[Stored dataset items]
• • • • • • •
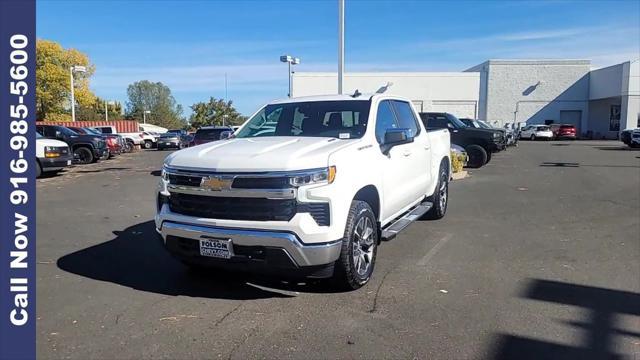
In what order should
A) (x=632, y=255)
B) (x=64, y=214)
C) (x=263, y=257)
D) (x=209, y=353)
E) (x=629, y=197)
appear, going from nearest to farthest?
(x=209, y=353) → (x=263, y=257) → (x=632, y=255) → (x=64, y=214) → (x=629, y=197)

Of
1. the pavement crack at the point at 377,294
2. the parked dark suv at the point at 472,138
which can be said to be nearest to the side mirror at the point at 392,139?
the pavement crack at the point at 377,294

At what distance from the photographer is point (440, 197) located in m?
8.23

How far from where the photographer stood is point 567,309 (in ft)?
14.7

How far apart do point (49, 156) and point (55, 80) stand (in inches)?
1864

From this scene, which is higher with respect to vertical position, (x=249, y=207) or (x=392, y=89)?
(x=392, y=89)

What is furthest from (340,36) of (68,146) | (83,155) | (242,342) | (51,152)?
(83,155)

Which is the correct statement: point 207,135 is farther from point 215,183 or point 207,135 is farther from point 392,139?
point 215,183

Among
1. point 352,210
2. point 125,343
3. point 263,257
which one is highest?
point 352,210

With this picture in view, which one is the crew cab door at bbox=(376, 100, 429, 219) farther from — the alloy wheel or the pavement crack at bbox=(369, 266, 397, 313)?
• • • • • • •
Copy all of the material above verbatim, leaving out the pictures.

In what order should
A) (x=632, y=255)
B) (x=64, y=214)
C) (x=263, y=257)
D) (x=209, y=353)
E) (x=629, y=197)
appear, going from nearest to farthest?
(x=209, y=353) → (x=263, y=257) → (x=632, y=255) → (x=64, y=214) → (x=629, y=197)

Of
1. the pavement crack at the point at 377,294
2. the parked dark suv at the point at 472,138
which can be said to be nearest to the side mirror at the point at 392,139?
the pavement crack at the point at 377,294

At what distance from the photographer is point (440, 197) located in m?
8.23

How far from where the photographer stood is point 567,309 (in ft)?
14.7

How far apart do point (49, 156) and point (55, 80) stand (in inches)?
1864

From this scene, which is higher with respect to vertical position, (x=249, y=207) or (x=392, y=89)?
(x=392, y=89)

What is furthest from (340,36) of (68,146) | (83,155) | (242,342) | (51,152)?
(83,155)

Which is the correct statement: point 207,135 is farther from point 215,183 or point 207,135 is farther from point 392,139?
point 215,183

Among
1. point 352,210
2. point 125,343
3. point 263,257
which one is highest?
point 352,210

With this picture in view, which one is the crew cab door at bbox=(376, 100, 429, 219) farther from — the alloy wheel or the pavement crack at bbox=(369, 266, 397, 313)?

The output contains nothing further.